Sunday, 9 August 2009

Series or franchise?

Many authors already established as authors of 'Adult fiction' have recently taken the leap to teenage (or 'Young Adult') fiction. This is probably because the market for YA fiction is currently large and thriving. Whatever the reason, I realised recently that these 'Adult' authors always seem to do so in series. Usually these series are more like a TV series than book series - the end of the book leaves you with more questions than you had at the beginning. No book in the series can stand alone, each is a chapter in the series. (There are some exceptions to this, for example Ally Carter who began writing for adults and then switched genres, has the Gallagher Girls series with the same characters but different stories. Each book is it's own story though they link.) I can name several authors - Lili St. Crow, Andrew Klavan, James Patterson, who've done this recently. I apologise if you're a Maximum Ride fan. I sort of was for the first three books, before I realised it would never end and never make sense.
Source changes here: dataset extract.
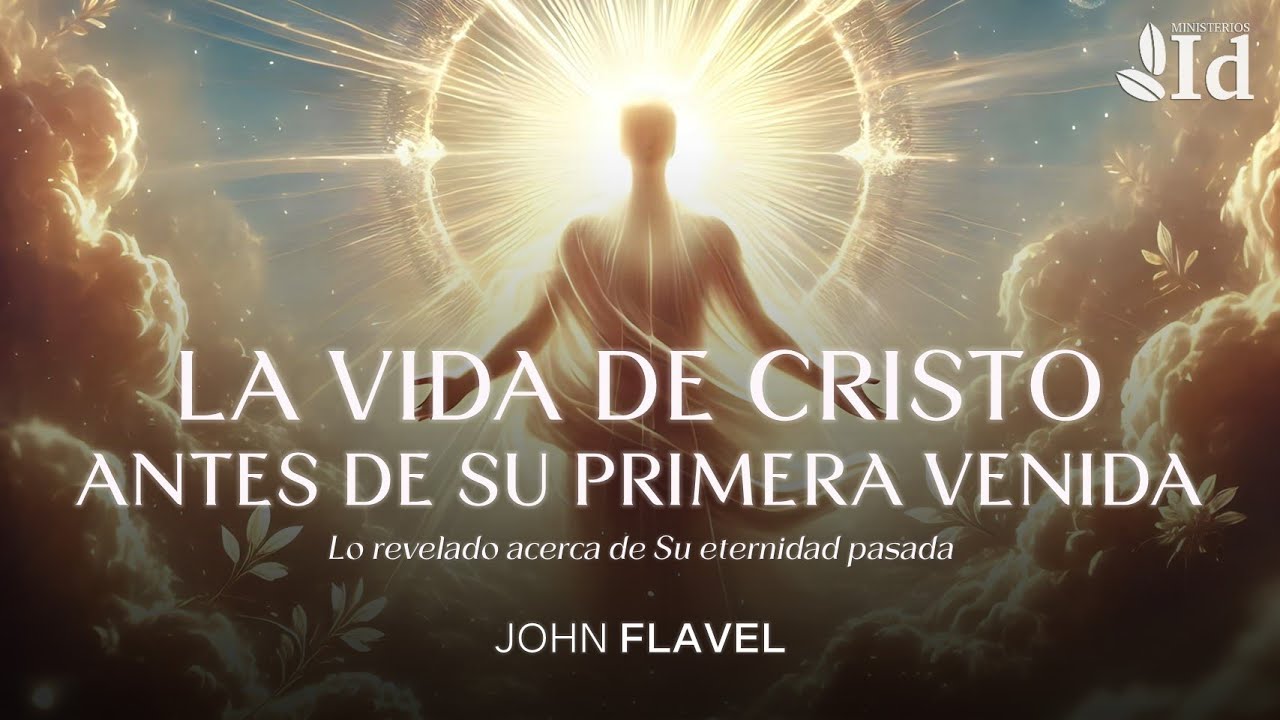 ¡Descubre la vida de Cristo antes de Su venida al mundo! 🔎📜 — John Flavel (Puritano)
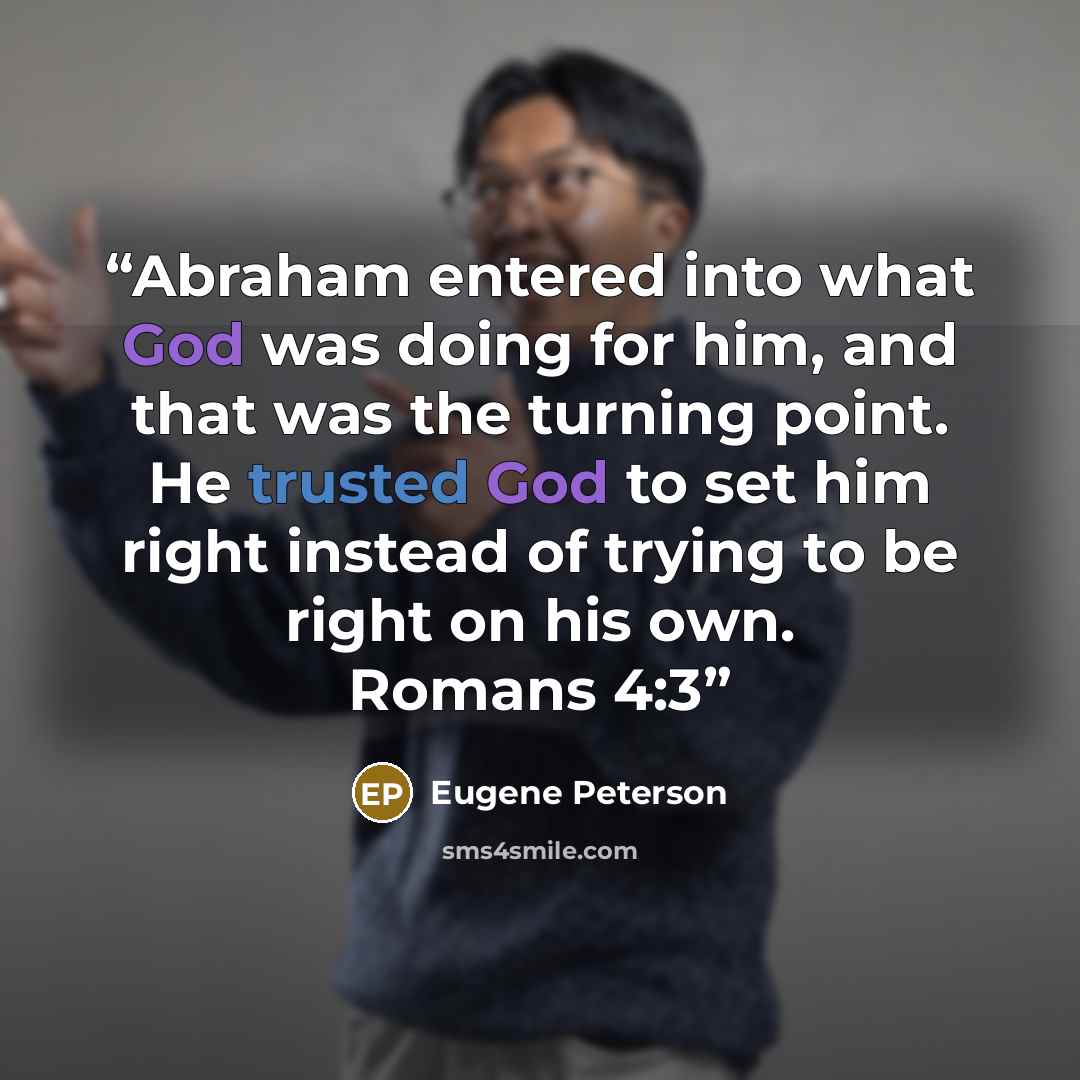 “Abraham entered into what God was doing for him, and that was the turning point. He trusted God to set him right instead of trying to be right on his own. Romans 4:3” quote by Eugene Peterson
I have nothing against series. If I've loved a story then often I'll want to return to that world. I just feel that each book should be whole and complete in itself. Write a book, conclude it and THEN decide to write another one. Some authors who do this well are Shannon Hale and Jaclyn Moriarty. Of course, some stories have too much plot for one book and need to be in a series. The author will have the whole series planned (I'll use Stephenie Meyer as my example here, though I've never read her books). So if it's not a series that I object to itself, it must be something else. A franchise maybe?

Maybe it's when I feel like an author hasn't written a book to satisfy the reader, they've deliberately NOT satisfied the reader to keep them coming back, to keep the mysteries. I want authors to create stories, not franchises. If those stories happen to connect, that's fine. Often the writing is good, they're enjoyable books, but they're blatantly a first-in-a-series and it's starting to drive me CRAZY. I don't want to be too judgemental as I know authors have to sell books to make their profits, but if the author doesn't love the book, how can they expect me, the reader, to? It isn't just the 'Adult' authors who do this, it's just that they seem to do it a lot. Because this is how 'Adult' series work or because they think teenage fiction is easy to write?

This isn't a slam on 'Adult' authors for trying to write teen fiction, I love it when they do. If I enjoy their book I'll check out their other books for adults. Just please make a story that has a beginning, middle, end. Over one book, over four, I don't really care (though Adult authors, if you're listening, I'd love to see some stand-alone teen books from you). But when all you put in is hook, hook, hook and never bother to conclude, I start to lose my faith in you.

So I have to ask this. As a reader, am I being selfish? Is it acceptable for an author to give you a set of books that are probably never going to conclude? Or is it because I am spoilt by the huge number of books in the teen market at the moment?


  1. I agree with you completely! I don't like a series format that leaves you continuously with more questions than answers : books are different than tv series, there can be so much time between two books! I didn't notice if it's a phenomenon that's more true of "Adult authors" than the usual YA authors, though.

  2. I don't like never-ending series. I used to read those when I was younger, and they just kept going and going... Most of those books were self-contained, which almost seemed to make it worse; I got the feeling that they were only being churned out to make money, often at the expense of the writing or a decent plot. One of the reasons why I started reading the Harry Potter series was that I knew there were only going to be seven books. There was an end in sight, so I knew that there would be some resolution to most of the plot points. Had J.K. Rowling said, at some point, "I think I'm going to write another Harry Potter book... so who knows how long this series will go?", I would have abandoned it.

  3. I have started so many series, I am wary of starting more...

  4. love your blog. i love connecting with other reviewers, readers, and writers. i'm following you now. you should visit/follow mine. i have all things books...
    nice seeing you.

  5. I totally agree completely! It's nice having a series of books if they are planned and there is only a few in the series. Another culprit for this is Lemony Snicket with the Unfortunate Events series. Usually, if I start a series it puts pressure on me to read the whole thing, even if I don't want to. Fabulous post!

  6. Thankyou. I prefer books in a series to be able to stand alone. I like the connected-ness of it all, but when the each just feel like a chapter in a long winding tale its frustrating.